Conventional geographical units of any kind often lead the imagination along set pathways. Originality of thought can therefore be be enhanced by the creation of novel regionalization schemes. One of the more intriguing new regions to be proposed in recent years is Zomia, a term coined by historian Willem van Schendel in 2002, and expanded upon by James C. Scott in his recent book The Art of Not Being Governed: An Anarchist History of Upland Southeast Asia. As Scott’s title indicates, Zomia denotes the mountainous areas of mainland Southeast Asia, along with adjacent parts of India and China, that have historically resisted incorporation into the states centered in the lowland basins of the larger region.
In one sense, injustice is done to the very concept of Zomia by delineating it on a map with precise boundaries. Premodern Southeast Asian states themselves were not spatially bounded, let alone this anarchic hill country. Still, it can be useful to map the general area of Zomia, which I have done above.

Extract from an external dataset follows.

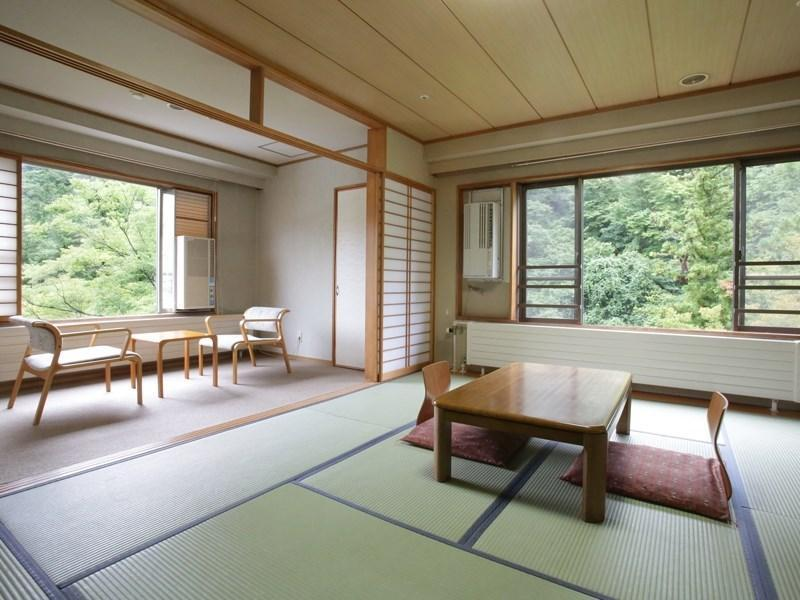 Deluxe Japanese-style Corner Room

My map is a little different from that of James Scott, on which it is based. I include a bit less of northern Thailand, and substantially less of upper Burma and of Assam, as these areas were important centers of state formation in the pre-colonial era. (I probably should also have excluded the Indian state of Manipur, as it too was the site of a significant, if usually ignored, indigenous state.)
One of the advantages of the concept of Zomia is the fact that it cuts across the boundaries of South, East, and Southeast Asia. While these world regions have their utility, they can also restrict the scholarly imagination. One cannot do justice to the societies of Zomia if one examines them only from the perspective of Southeast Asian studies.